Apply synchronization protocol.

Parameters:

Name	Type	Description	Default
`timestamps`	`dict[str, Float64[ndarray, _N]]`	input sensor timestamps.	required

Returns:

Type	Description
`dict[str, UInt32[ndarray, M]]`	Synchronized index map.

Source code in src/abstract_dataloader/generic/sync.py

def __call__(
    self, timestamps: dict[str, Float64[np.ndarray, "_N"]]
) -> dict[str, UInt32[np.ndarray, "M"]]:
    """Apply synchronization protocol.

    Args:
        timestamps: input sensor timestamps.

    Returns:
        Synchronized index map.
    """
    try:
        t_ref = timestamps[self.reference]
    except KeyError:
        raise KeyError(
            f"Reference sensor {self.reference} was not provided in "
            f"timestamps, with keys: {list(timestamps.keys())}")

    if isinstance(self.margin[0], float):
        t_ref = t_ref[np.argmax(t_ref > t_ref[0] + self.margin[0]):]
    elif isinstance(self.margin[0], int) and self.margin[0] > 0:
        t_ref = t_ref[self.margin[0]:]

    if isinstance(self.margin[1], float):
        t_ref = t_ref[
            :-np.argmax((t_ref < t_ref[-1] - self.margin[1])[::-1])]
    elif isinstance(self.margin[1], int) and self.margin[1] > 0:
        t_ref = t_ref[:-self.margin[1]]

    indices = {
        k: np.searchsorted(
            (t_sensor[:-1] + t_sensor[1:]) / 2, t_ref
        ).astype(np.uint32)

STORED RECORDS>
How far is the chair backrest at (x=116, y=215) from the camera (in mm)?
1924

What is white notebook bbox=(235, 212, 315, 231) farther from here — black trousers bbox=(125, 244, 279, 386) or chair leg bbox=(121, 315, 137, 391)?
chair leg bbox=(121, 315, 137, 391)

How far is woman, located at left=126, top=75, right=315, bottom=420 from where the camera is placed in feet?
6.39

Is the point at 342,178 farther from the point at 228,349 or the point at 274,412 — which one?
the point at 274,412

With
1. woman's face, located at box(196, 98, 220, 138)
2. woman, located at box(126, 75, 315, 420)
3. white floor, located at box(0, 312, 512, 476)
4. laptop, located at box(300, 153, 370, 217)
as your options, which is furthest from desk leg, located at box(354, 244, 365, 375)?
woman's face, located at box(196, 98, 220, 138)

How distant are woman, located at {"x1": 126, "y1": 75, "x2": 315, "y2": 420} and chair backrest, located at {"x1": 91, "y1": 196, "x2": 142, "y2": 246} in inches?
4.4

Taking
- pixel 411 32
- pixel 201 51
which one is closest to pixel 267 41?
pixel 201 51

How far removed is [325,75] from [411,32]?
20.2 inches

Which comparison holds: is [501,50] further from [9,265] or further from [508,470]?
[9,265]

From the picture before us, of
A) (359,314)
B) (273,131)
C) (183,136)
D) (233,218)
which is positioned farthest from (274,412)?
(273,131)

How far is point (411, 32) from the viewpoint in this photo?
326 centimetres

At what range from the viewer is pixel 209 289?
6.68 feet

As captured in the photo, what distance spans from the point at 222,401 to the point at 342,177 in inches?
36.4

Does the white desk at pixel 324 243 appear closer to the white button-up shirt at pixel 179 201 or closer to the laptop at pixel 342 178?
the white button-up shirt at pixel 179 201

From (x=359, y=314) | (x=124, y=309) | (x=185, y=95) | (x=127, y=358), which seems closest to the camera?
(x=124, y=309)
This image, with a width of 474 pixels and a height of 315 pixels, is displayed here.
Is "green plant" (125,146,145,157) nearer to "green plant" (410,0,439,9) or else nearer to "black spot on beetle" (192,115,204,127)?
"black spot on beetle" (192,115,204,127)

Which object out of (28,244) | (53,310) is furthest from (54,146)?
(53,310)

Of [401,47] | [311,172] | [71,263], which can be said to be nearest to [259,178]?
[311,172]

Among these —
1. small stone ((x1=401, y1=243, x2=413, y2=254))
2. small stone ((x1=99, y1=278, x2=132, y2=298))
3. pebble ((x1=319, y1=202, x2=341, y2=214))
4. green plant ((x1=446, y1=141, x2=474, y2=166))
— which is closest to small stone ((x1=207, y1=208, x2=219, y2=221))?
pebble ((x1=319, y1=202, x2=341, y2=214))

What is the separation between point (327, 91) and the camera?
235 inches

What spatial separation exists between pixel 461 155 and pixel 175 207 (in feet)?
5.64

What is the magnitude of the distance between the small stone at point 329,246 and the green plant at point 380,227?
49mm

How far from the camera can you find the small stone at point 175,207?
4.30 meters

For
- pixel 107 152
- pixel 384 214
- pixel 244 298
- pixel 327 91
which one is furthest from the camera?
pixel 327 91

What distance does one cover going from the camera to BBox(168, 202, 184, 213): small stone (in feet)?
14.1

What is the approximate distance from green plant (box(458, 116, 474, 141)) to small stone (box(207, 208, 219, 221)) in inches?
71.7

WORK TO DO>
1. From the synchronization protocol text, return the stretch from "Source code in" through "timestamps: input sensor timestamps.", copied word for word.
2. Resume the synchronization protocol text, starting right after its last line.

RESULTS FOR EACH TASK>
1.
Source code in src/abstract_dataloader/generic/sync.py

def __call__(
    self, timestamps: dict[str, Float64[np.ndarray, "_N"]]
) -> dict[str, UInt32[np.ndarray, "M"]]:
    """Apply synchronization protocol.

    Args:
        timestamps: input sensor timestamps.

2.
        for k, t_sensor in timestamps.items()}

    valid = np.all(np.array([
       np.abs(timestamps[k][i_nearest] - t_ref) < self.tol
    for k, i_nearest in indices.items()]), axis=0)

    return {k: v[valid] for k, v in indices.items()}

abstract_dataloader.generic.Next ¶

Bases: Synchronization

Next sample synchronization, with respect to a reference sensor.

Applies the following:

Find the start time, defined by the earliest time which is observed by all sensors, and the end time, defined by the last time which is observed by all sensors.
Truncate the reference sensor's timestamps to this start and end time, and use this as the query timestamps.
For each time in the query, find the first sample from each sensor which is after this time.

See Synchronization for protocol details.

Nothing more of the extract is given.